I stand for immigrants, mental health, and wellbeing in the Asian-American community (since we don't discuss it as much!), and for body positivity.

Why do you feel it’s important to make your voice heard?

My identity as an Asian-American, especially being plus-sized, is often diminished and not seen in the media. I believe what I stand for should be heard and seen since they are important conversations. The world is filled with people telling us we can't and shouldn't. I stand for what I believe in because it is bigger than myself.

Why did you first get passionate about body positivity? 

I got involved as a way to grow confidence in myself. I'd always been embarrassed about my body since it didn't meet Asian-American standards of being petite and thin. At one point I knew that I should learn to love myself for who I am. I started taking pictures of myself and posting them on Instagram and having friends take photos of me.

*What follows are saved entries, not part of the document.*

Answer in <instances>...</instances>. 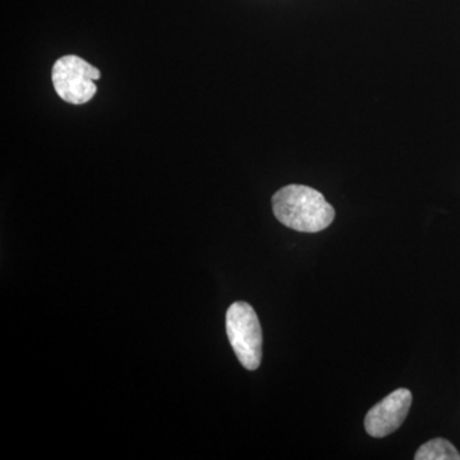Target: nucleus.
<instances>
[{
	"label": "nucleus",
	"mask_w": 460,
	"mask_h": 460,
	"mask_svg": "<svg viewBox=\"0 0 460 460\" xmlns=\"http://www.w3.org/2000/svg\"><path fill=\"white\" fill-rule=\"evenodd\" d=\"M226 334L238 361L255 371L261 365L262 330L252 305L235 302L226 313Z\"/></svg>",
	"instance_id": "nucleus-2"
},
{
	"label": "nucleus",
	"mask_w": 460,
	"mask_h": 460,
	"mask_svg": "<svg viewBox=\"0 0 460 460\" xmlns=\"http://www.w3.org/2000/svg\"><path fill=\"white\" fill-rule=\"evenodd\" d=\"M272 210L283 226L296 232L317 233L334 222L335 210L323 193L290 184L272 196Z\"/></svg>",
	"instance_id": "nucleus-1"
},
{
	"label": "nucleus",
	"mask_w": 460,
	"mask_h": 460,
	"mask_svg": "<svg viewBox=\"0 0 460 460\" xmlns=\"http://www.w3.org/2000/svg\"><path fill=\"white\" fill-rule=\"evenodd\" d=\"M102 77L96 66L77 56L59 58L53 66L51 80L60 99L74 105H83L95 96V81Z\"/></svg>",
	"instance_id": "nucleus-3"
},
{
	"label": "nucleus",
	"mask_w": 460,
	"mask_h": 460,
	"mask_svg": "<svg viewBox=\"0 0 460 460\" xmlns=\"http://www.w3.org/2000/svg\"><path fill=\"white\" fill-rule=\"evenodd\" d=\"M411 393L405 387L378 402L368 411L365 429L372 438H385L401 428L411 410Z\"/></svg>",
	"instance_id": "nucleus-4"
},
{
	"label": "nucleus",
	"mask_w": 460,
	"mask_h": 460,
	"mask_svg": "<svg viewBox=\"0 0 460 460\" xmlns=\"http://www.w3.org/2000/svg\"><path fill=\"white\" fill-rule=\"evenodd\" d=\"M416 460H460V454L456 447L447 438H432L417 450Z\"/></svg>",
	"instance_id": "nucleus-5"
}]
</instances>
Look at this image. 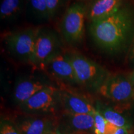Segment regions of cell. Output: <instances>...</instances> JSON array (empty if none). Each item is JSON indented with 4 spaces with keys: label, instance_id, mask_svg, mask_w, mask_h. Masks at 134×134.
<instances>
[{
    "label": "cell",
    "instance_id": "cell-17",
    "mask_svg": "<svg viewBox=\"0 0 134 134\" xmlns=\"http://www.w3.org/2000/svg\"><path fill=\"white\" fill-rule=\"evenodd\" d=\"M0 134H21L13 120L8 115L1 117Z\"/></svg>",
    "mask_w": 134,
    "mask_h": 134
},
{
    "label": "cell",
    "instance_id": "cell-1",
    "mask_svg": "<svg viewBox=\"0 0 134 134\" xmlns=\"http://www.w3.org/2000/svg\"><path fill=\"white\" fill-rule=\"evenodd\" d=\"M89 34L95 46L106 54L129 52L134 40V6L125 1L110 16L90 23Z\"/></svg>",
    "mask_w": 134,
    "mask_h": 134
},
{
    "label": "cell",
    "instance_id": "cell-24",
    "mask_svg": "<svg viewBox=\"0 0 134 134\" xmlns=\"http://www.w3.org/2000/svg\"><path fill=\"white\" fill-rule=\"evenodd\" d=\"M77 1H81V2H84V3H88L91 0H76Z\"/></svg>",
    "mask_w": 134,
    "mask_h": 134
},
{
    "label": "cell",
    "instance_id": "cell-14",
    "mask_svg": "<svg viewBox=\"0 0 134 134\" xmlns=\"http://www.w3.org/2000/svg\"><path fill=\"white\" fill-rule=\"evenodd\" d=\"M94 104L96 110L105 119L119 128L129 129L132 127L131 121L122 113V111L117 109L114 106H110L101 100H94Z\"/></svg>",
    "mask_w": 134,
    "mask_h": 134
},
{
    "label": "cell",
    "instance_id": "cell-9",
    "mask_svg": "<svg viewBox=\"0 0 134 134\" xmlns=\"http://www.w3.org/2000/svg\"><path fill=\"white\" fill-rule=\"evenodd\" d=\"M21 134H47L56 132L57 115H32L16 111L7 115Z\"/></svg>",
    "mask_w": 134,
    "mask_h": 134
},
{
    "label": "cell",
    "instance_id": "cell-25",
    "mask_svg": "<svg viewBox=\"0 0 134 134\" xmlns=\"http://www.w3.org/2000/svg\"><path fill=\"white\" fill-rule=\"evenodd\" d=\"M47 134H57V133L55 132H50V133H47Z\"/></svg>",
    "mask_w": 134,
    "mask_h": 134
},
{
    "label": "cell",
    "instance_id": "cell-16",
    "mask_svg": "<svg viewBox=\"0 0 134 134\" xmlns=\"http://www.w3.org/2000/svg\"><path fill=\"white\" fill-rule=\"evenodd\" d=\"M28 3L37 19L42 21H51L46 0H28Z\"/></svg>",
    "mask_w": 134,
    "mask_h": 134
},
{
    "label": "cell",
    "instance_id": "cell-6",
    "mask_svg": "<svg viewBox=\"0 0 134 134\" xmlns=\"http://www.w3.org/2000/svg\"><path fill=\"white\" fill-rule=\"evenodd\" d=\"M17 111L27 114L57 116L62 112L60 88L55 85L46 87L18 107Z\"/></svg>",
    "mask_w": 134,
    "mask_h": 134
},
{
    "label": "cell",
    "instance_id": "cell-21",
    "mask_svg": "<svg viewBox=\"0 0 134 134\" xmlns=\"http://www.w3.org/2000/svg\"><path fill=\"white\" fill-rule=\"evenodd\" d=\"M128 53L129 62L132 65H134V40L129 50Z\"/></svg>",
    "mask_w": 134,
    "mask_h": 134
},
{
    "label": "cell",
    "instance_id": "cell-5",
    "mask_svg": "<svg viewBox=\"0 0 134 134\" xmlns=\"http://www.w3.org/2000/svg\"><path fill=\"white\" fill-rule=\"evenodd\" d=\"M63 41L59 32L46 26H39L31 65L41 71L53 57L64 50Z\"/></svg>",
    "mask_w": 134,
    "mask_h": 134
},
{
    "label": "cell",
    "instance_id": "cell-2",
    "mask_svg": "<svg viewBox=\"0 0 134 134\" xmlns=\"http://www.w3.org/2000/svg\"><path fill=\"white\" fill-rule=\"evenodd\" d=\"M67 50L78 86L89 93L97 94L111 73L105 67L74 48Z\"/></svg>",
    "mask_w": 134,
    "mask_h": 134
},
{
    "label": "cell",
    "instance_id": "cell-8",
    "mask_svg": "<svg viewBox=\"0 0 134 134\" xmlns=\"http://www.w3.org/2000/svg\"><path fill=\"white\" fill-rule=\"evenodd\" d=\"M60 86L80 88L68 50H63L43 65L41 71Z\"/></svg>",
    "mask_w": 134,
    "mask_h": 134
},
{
    "label": "cell",
    "instance_id": "cell-7",
    "mask_svg": "<svg viewBox=\"0 0 134 134\" xmlns=\"http://www.w3.org/2000/svg\"><path fill=\"white\" fill-rule=\"evenodd\" d=\"M97 94L124 110L134 100V88L129 75L110 73Z\"/></svg>",
    "mask_w": 134,
    "mask_h": 134
},
{
    "label": "cell",
    "instance_id": "cell-4",
    "mask_svg": "<svg viewBox=\"0 0 134 134\" xmlns=\"http://www.w3.org/2000/svg\"><path fill=\"white\" fill-rule=\"evenodd\" d=\"M39 26H29L8 31L3 36L8 53L18 62L31 65Z\"/></svg>",
    "mask_w": 134,
    "mask_h": 134
},
{
    "label": "cell",
    "instance_id": "cell-11",
    "mask_svg": "<svg viewBox=\"0 0 134 134\" xmlns=\"http://www.w3.org/2000/svg\"><path fill=\"white\" fill-rule=\"evenodd\" d=\"M57 134H94V117L90 114L61 112L57 115Z\"/></svg>",
    "mask_w": 134,
    "mask_h": 134
},
{
    "label": "cell",
    "instance_id": "cell-22",
    "mask_svg": "<svg viewBox=\"0 0 134 134\" xmlns=\"http://www.w3.org/2000/svg\"><path fill=\"white\" fill-rule=\"evenodd\" d=\"M115 134H127V129L125 128H119Z\"/></svg>",
    "mask_w": 134,
    "mask_h": 134
},
{
    "label": "cell",
    "instance_id": "cell-10",
    "mask_svg": "<svg viewBox=\"0 0 134 134\" xmlns=\"http://www.w3.org/2000/svg\"><path fill=\"white\" fill-rule=\"evenodd\" d=\"M54 85L46 75H31L19 77L15 82L12 92L13 103L18 108L35 94L46 87Z\"/></svg>",
    "mask_w": 134,
    "mask_h": 134
},
{
    "label": "cell",
    "instance_id": "cell-20",
    "mask_svg": "<svg viewBox=\"0 0 134 134\" xmlns=\"http://www.w3.org/2000/svg\"><path fill=\"white\" fill-rule=\"evenodd\" d=\"M119 129V127L107 121L104 134H115Z\"/></svg>",
    "mask_w": 134,
    "mask_h": 134
},
{
    "label": "cell",
    "instance_id": "cell-19",
    "mask_svg": "<svg viewBox=\"0 0 134 134\" xmlns=\"http://www.w3.org/2000/svg\"><path fill=\"white\" fill-rule=\"evenodd\" d=\"M94 134H104L107 120L97 110L94 115Z\"/></svg>",
    "mask_w": 134,
    "mask_h": 134
},
{
    "label": "cell",
    "instance_id": "cell-15",
    "mask_svg": "<svg viewBox=\"0 0 134 134\" xmlns=\"http://www.w3.org/2000/svg\"><path fill=\"white\" fill-rule=\"evenodd\" d=\"M23 0H2L0 6V18L5 21H12L21 14Z\"/></svg>",
    "mask_w": 134,
    "mask_h": 134
},
{
    "label": "cell",
    "instance_id": "cell-12",
    "mask_svg": "<svg viewBox=\"0 0 134 134\" xmlns=\"http://www.w3.org/2000/svg\"><path fill=\"white\" fill-rule=\"evenodd\" d=\"M62 112L76 114L94 115L96 109L94 100L76 89L60 86Z\"/></svg>",
    "mask_w": 134,
    "mask_h": 134
},
{
    "label": "cell",
    "instance_id": "cell-3",
    "mask_svg": "<svg viewBox=\"0 0 134 134\" xmlns=\"http://www.w3.org/2000/svg\"><path fill=\"white\" fill-rule=\"evenodd\" d=\"M87 3L75 1L65 9L59 23V33L65 43L75 48L85 38Z\"/></svg>",
    "mask_w": 134,
    "mask_h": 134
},
{
    "label": "cell",
    "instance_id": "cell-18",
    "mask_svg": "<svg viewBox=\"0 0 134 134\" xmlns=\"http://www.w3.org/2000/svg\"><path fill=\"white\" fill-rule=\"evenodd\" d=\"M49 12L50 19L52 21L64 7L66 0H46Z\"/></svg>",
    "mask_w": 134,
    "mask_h": 134
},
{
    "label": "cell",
    "instance_id": "cell-23",
    "mask_svg": "<svg viewBox=\"0 0 134 134\" xmlns=\"http://www.w3.org/2000/svg\"><path fill=\"white\" fill-rule=\"evenodd\" d=\"M129 76L130 81H131L132 85H133V88H134V70L132 72H131L129 75Z\"/></svg>",
    "mask_w": 134,
    "mask_h": 134
},
{
    "label": "cell",
    "instance_id": "cell-13",
    "mask_svg": "<svg viewBox=\"0 0 134 134\" xmlns=\"http://www.w3.org/2000/svg\"><path fill=\"white\" fill-rule=\"evenodd\" d=\"M126 0H91L87 3L86 20L89 23L100 21L114 14Z\"/></svg>",
    "mask_w": 134,
    "mask_h": 134
}]
</instances>
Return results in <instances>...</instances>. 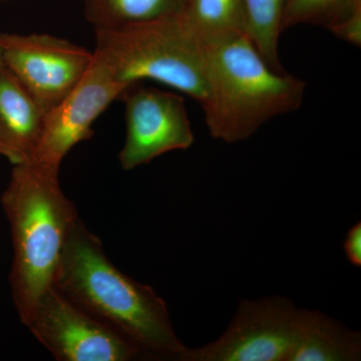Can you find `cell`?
<instances>
[{
  "label": "cell",
  "mask_w": 361,
  "mask_h": 361,
  "mask_svg": "<svg viewBox=\"0 0 361 361\" xmlns=\"http://www.w3.org/2000/svg\"><path fill=\"white\" fill-rule=\"evenodd\" d=\"M180 16L203 44L247 33L244 0H185Z\"/></svg>",
  "instance_id": "14"
},
{
  "label": "cell",
  "mask_w": 361,
  "mask_h": 361,
  "mask_svg": "<svg viewBox=\"0 0 361 361\" xmlns=\"http://www.w3.org/2000/svg\"><path fill=\"white\" fill-rule=\"evenodd\" d=\"M54 287L144 357L182 360L187 348L176 334L164 299L116 268L80 218L66 238Z\"/></svg>",
  "instance_id": "1"
},
{
  "label": "cell",
  "mask_w": 361,
  "mask_h": 361,
  "mask_svg": "<svg viewBox=\"0 0 361 361\" xmlns=\"http://www.w3.org/2000/svg\"><path fill=\"white\" fill-rule=\"evenodd\" d=\"M0 155L4 156V149L2 146L1 140H0Z\"/></svg>",
  "instance_id": "17"
},
{
  "label": "cell",
  "mask_w": 361,
  "mask_h": 361,
  "mask_svg": "<svg viewBox=\"0 0 361 361\" xmlns=\"http://www.w3.org/2000/svg\"><path fill=\"white\" fill-rule=\"evenodd\" d=\"M0 1H8V0H0Z\"/></svg>",
  "instance_id": "19"
},
{
  "label": "cell",
  "mask_w": 361,
  "mask_h": 361,
  "mask_svg": "<svg viewBox=\"0 0 361 361\" xmlns=\"http://www.w3.org/2000/svg\"><path fill=\"white\" fill-rule=\"evenodd\" d=\"M4 66V63H2L1 51H0V66Z\"/></svg>",
  "instance_id": "18"
},
{
  "label": "cell",
  "mask_w": 361,
  "mask_h": 361,
  "mask_svg": "<svg viewBox=\"0 0 361 361\" xmlns=\"http://www.w3.org/2000/svg\"><path fill=\"white\" fill-rule=\"evenodd\" d=\"M286 0H244L246 32L274 70L285 71L279 58V39Z\"/></svg>",
  "instance_id": "15"
},
{
  "label": "cell",
  "mask_w": 361,
  "mask_h": 361,
  "mask_svg": "<svg viewBox=\"0 0 361 361\" xmlns=\"http://www.w3.org/2000/svg\"><path fill=\"white\" fill-rule=\"evenodd\" d=\"M2 63L49 113L77 87L94 52L49 35L0 32Z\"/></svg>",
  "instance_id": "6"
},
{
  "label": "cell",
  "mask_w": 361,
  "mask_h": 361,
  "mask_svg": "<svg viewBox=\"0 0 361 361\" xmlns=\"http://www.w3.org/2000/svg\"><path fill=\"white\" fill-rule=\"evenodd\" d=\"M94 54L123 85L151 80L199 104L207 94L205 47L179 16L96 32Z\"/></svg>",
  "instance_id": "4"
},
{
  "label": "cell",
  "mask_w": 361,
  "mask_h": 361,
  "mask_svg": "<svg viewBox=\"0 0 361 361\" xmlns=\"http://www.w3.org/2000/svg\"><path fill=\"white\" fill-rule=\"evenodd\" d=\"M47 113L6 66H0V140L13 165L28 163L44 130Z\"/></svg>",
  "instance_id": "10"
},
{
  "label": "cell",
  "mask_w": 361,
  "mask_h": 361,
  "mask_svg": "<svg viewBox=\"0 0 361 361\" xmlns=\"http://www.w3.org/2000/svg\"><path fill=\"white\" fill-rule=\"evenodd\" d=\"M127 135L118 161L134 170L169 152L191 148L195 141L185 101L175 92L139 84L123 92Z\"/></svg>",
  "instance_id": "8"
},
{
  "label": "cell",
  "mask_w": 361,
  "mask_h": 361,
  "mask_svg": "<svg viewBox=\"0 0 361 361\" xmlns=\"http://www.w3.org/2000/svg\"><path fill=\"white\" fill-rule=\"evenodd\" d=\"M299 25L322 26L344 42L361 44V0H286L282 32Z\"/></svg>",
  "instance_id": "11"
},
{
  "label": "cell",
  "mask_w": 361,
  "mask_h": 361,
  "mask_svg": "<svg viewBox=\"0 0 361 361\" xmlns=\"http://www.w3.org/2000/svg\"><path fill=\"white\" fill-rule=\"evenodd\" d=\"M310 314L285 297L242 301L220 338L187 348L180 361H289Z\"/></svg>",
  "instance_id": "5"
},
{
  "label": "cell",
  "mask_w": 361,
  "mask_h": 361,
  "mask_svg": "<svg viewBox=\"0 0 361 361\" xmlns=\"http://www.w3.org/2000/svg\"><path fill=\"white\" fill-rule=\"evenodd\" d=\"M59 175L35 164H18L1 196L13 246L11 295L25 326L39 299L54 286L66 238L80 218Z\"/></svg>",
  "instance_id": "2"
},
{
  "label": "cell",
  "mask_w": 361,
  "mask_h": 361,
  "mask_svg": "<svg viewBox=\"0 0 361 361\" xmlns=\"http://www.w3.org/2000/svg\"><path fill=\"white\" fill-rule=\"evenodd\" d=\"M33 336L59 361H132L141 351L51 287L27 324Z\"/></svg>",
  "instance_id": "7"
},
{
  "label": "cell",
  "mask_w": 361,
  "mask_h": 361,
  "mask_svg": "<svg viewBox=\"0 0 361 361\" xmlns=\"http://www.w3.org/2000/svg\"><path fill=\"white\" fill-rule=\"evenodd\" d=\"M205 47V122L214 139L245 141L276 116L300 109L306 84L274 70L247 33Z\"/></svg>",
  "instance_id": "3"
},
{
  "label": "cell",
  "mask_w": 361,
  "mask_h": 361,
  "mask_svg": "<svg viewBox=\"0 0 361 361\" xmlns=\"http://www.w3.org/2000/svg\"><path fill=\"white\" fill-rule=\"evenodd\" d=\"M344 252L349 262L355 267L361 266V223H356L348 230L343 243Z\"/></svg>",
  "instance_id": "16"
},
{
  "label": "cell",
  "mask_w": 361,
  "mask_h": 361,
  "mask_svg": "<svg viewBox=\"0 0 361 361\" xmlns=\"http://www.w3.org/2000/svg\"><path fill=\"white\" fill-rule=\"evenodd\" d=\"M128 87L94 52V61L85 77L47 114L42 137L28 163L59 171L71 149L92 137L97 118Z\"/></svg>",
  "instance_id": "9"
},
{
  "label": "cell",
  "mask_w": 361,
  "mask_h": 361,
  "mask_svg": "<svg viewBox=\"0 0 361 361\" xmlns=\"http://www.w3.org/2000/svg\"><path fill=\"white\" fill-rule=\"evenodd\" d=\"M185 0H84L85 16L96 32L123 30L179 16Z\"/></svg>",
  "instance_id": "13"
},
{
  "label": "cell",
  "mask_w": 361,
  "mask_h": 361,
  "mask_svg": "<svg viewBox=\"0 0 361 361\" xmlns=\"http://www.w3.org/2000/svg\"><path fill=\"white\" fill-rule=\"evenodd\" d=\"M361 357L360 332L310 310L302 336L289 361H356Z\"/></svg>",
  "instance_id": "12"
}]
</instances>
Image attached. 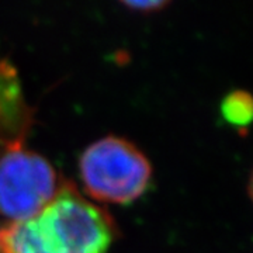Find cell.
Masks as SVG:
<instances>
[{
    "label": "cell",
    "instance_id": "obj_1",
    "mask_svg": "<svg viewBox=\"0 0 253 253\" xmlns=\"http://www.w3.org/2000/svg\"><path fill=\"white\" fill-rule=\"evenodd\" d=\"M114 235L109 214L65 181L34 217L0 228V253H106Z\"/></svg>",
    "mask_w": 253,
    "mask_h": 253
},
{
    "label": "cell",
    "instance_id": "obj_2",
    "mask_svg": "<svg viewBox=\"0 0 253 253\" xmlns=\"http://www.w3.org/2000/svg\"><path fill=\"white\" fill-rule=\"evenodd\" d=\"M79 172L93 199L126 204L149 186L152 168L135 145L118 136H104L82 154Z\"/></svg>",
    "mask_w": 253,
    "mask_h": 253
},
{
    "label": "cell",
    "instance_id": "obj_3",
    "mask_svg": "<svg viewBox=\"0 0 253 253\" xmlns=\"http://www.w3.org/2000/svg\"><path fill=\"white\" fill-rule=\"evenodd\" d=\"M59 186L52 165L18 142L9 145L0 156V214L11 222L38 214Z\"/></svg>",
    "mask_w": 253,
    "mask_h": 253
},
{
    "label": "cell",
    "instance_id": "obj_4",
    "mask_svg": "<svg viewBox=\"0 0 253 253\" xmlns=\"http://www.w3.org/2000/svg\"><path fill=\"white\" fill-rule=\"evenodd\" d=\"M222 114L234 126H246L252 118V99L245 91L231 93L222 103Z\"/></svg>",
    "mask_w": 253,
    "mask_h": 253
},
{
    "label": "cell",
    "instance_id": "obj_5",
    "mask_svg": "<svg viewBox=\"0 0 253 253\" xmlns=\"http://www.w3.org/2000/svg\"><path fill=\"white\" fill-rule=\"evenodd\" d=\"M124 4L128 6V7H132V9L136 10H144V11H148V10H155V9H161L166 4V1H159V0H152V1H124Z\"/></svg>",
    "mask_w": 253,
    "mask_h": 253
}]
</instances>
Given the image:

Each photo I took and shared, it was a thank you letter to myself for being kinder to myself. I also wanted to be a positive influence to the Asian-American community, that you should be kind to your body no matter how much pressure there is to look a certain way. 

Is there a moment in your memory when you changed your mind about wellness or body positivity or realized its importance to you? What happened then?

It was about a year ago that I accepted my body for what it is today. I fluctuated with my weight throughout my entire teen years. It was a lot of diets, fads, and trying odd exercises. In the end, it took a mental toll on me. The moment that made me change my mind about my body was when my mother and my closest friends said that I am wonderful in the way I look, act, and am. They said that being able to accept myself would show a more vibrant side of me as a daughter and friend. After that, my confidence grew—I was in tune with my body, my mental health, and the community I'm from. I personally feel better in my wellbeing, health, and life, which I am thankful for. It was a hard journey, but I am grateful for where I am today!

If you could get the world to change its collective mind about one issue, or adopt one way of being, what would it be and why?

I wish I could change the collective mind about the issue of fatphobia and body shaming. I believe that this is something we are working towards, a time when shaming individuals for their weight and body is morally wrong. It damages not only each individual’s mental health but their physical health as well. As someone who has been shamed, it took a lot of work to heal from those comments, but in the end, it did make me a stronger person. I am excited to see where fashion and beauty take us on this issue. Change takes time, and it takes a community to make those changes effective.